Sorry not to be more spectacular, he could only utter painfully:

“Y-y-yes.”

“What was it like?”

“I-I don’t know. Hot. And then … I passed out.”

Briskly, she unlaced her fine leather boots and pulled them off like the peel of a fruit, revealing white feet with seashell nails. Continuing on her way barefoot, she let the boots fall in the sand where Baptiste bent over humbly to pick them up, quickening his pace as she was walked away without looking over her shoulder, sure he was following her. He’d had the impression that he was waking from a dream.

With the tips of her white fingers she traced a path down his back where the tangle of scars formed something like a crown of thorns. She had removed his shirt without a word, they had loved one another standing, leaning against one of the posts that held up the tent where the manatee was lapping the lukewarm water in its basin. Then she had gently turned Baptiste over and written on his burnt skin a message that seemed to be engraved in his flesh more deeply than the wound left there by the blazing mountain, like an invocation.

“Does it hurt?”

“No,” he lied. But it was only a half-lie, for to feel her fingers on his shoulders, her breath on his neck, he would have suffered a thousand other pains.

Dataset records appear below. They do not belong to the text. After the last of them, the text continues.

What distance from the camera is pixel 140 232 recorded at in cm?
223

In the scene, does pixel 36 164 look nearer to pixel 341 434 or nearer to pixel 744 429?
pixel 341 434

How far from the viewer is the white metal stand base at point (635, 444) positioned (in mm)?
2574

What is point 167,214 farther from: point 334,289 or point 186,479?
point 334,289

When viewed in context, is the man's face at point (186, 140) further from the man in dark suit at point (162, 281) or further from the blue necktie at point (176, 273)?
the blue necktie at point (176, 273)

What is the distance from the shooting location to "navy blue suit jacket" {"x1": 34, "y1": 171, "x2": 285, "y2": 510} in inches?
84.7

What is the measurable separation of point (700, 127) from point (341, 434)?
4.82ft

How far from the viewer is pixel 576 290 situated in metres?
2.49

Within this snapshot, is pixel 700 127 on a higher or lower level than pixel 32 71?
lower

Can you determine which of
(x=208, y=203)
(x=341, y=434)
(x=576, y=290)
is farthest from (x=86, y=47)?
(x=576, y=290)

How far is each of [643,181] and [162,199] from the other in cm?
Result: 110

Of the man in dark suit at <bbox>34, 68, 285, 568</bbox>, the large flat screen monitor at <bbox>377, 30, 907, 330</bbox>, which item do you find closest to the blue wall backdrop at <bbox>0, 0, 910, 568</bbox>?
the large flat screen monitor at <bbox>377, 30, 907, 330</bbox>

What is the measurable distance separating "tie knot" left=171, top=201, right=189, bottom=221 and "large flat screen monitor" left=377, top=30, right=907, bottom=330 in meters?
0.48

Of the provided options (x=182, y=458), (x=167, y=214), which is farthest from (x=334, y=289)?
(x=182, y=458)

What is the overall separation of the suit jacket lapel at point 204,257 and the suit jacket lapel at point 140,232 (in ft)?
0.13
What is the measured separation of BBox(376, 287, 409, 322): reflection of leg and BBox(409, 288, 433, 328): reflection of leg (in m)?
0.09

Stella lived with Rochester and he shouldn’t expect that the events of the afternoon would ever happen again, she explained coldly as she straightened her costume with its shiny sequins. But of course it did happen again: when night had fallen and only the animals were awake, pacing their cages in circles; during the parade when only workers and extras remained on the circus site; in the train car where Stella travelled alone when James Bailey had sent Rochester to recruit some unknown prodigy or new monstrosity.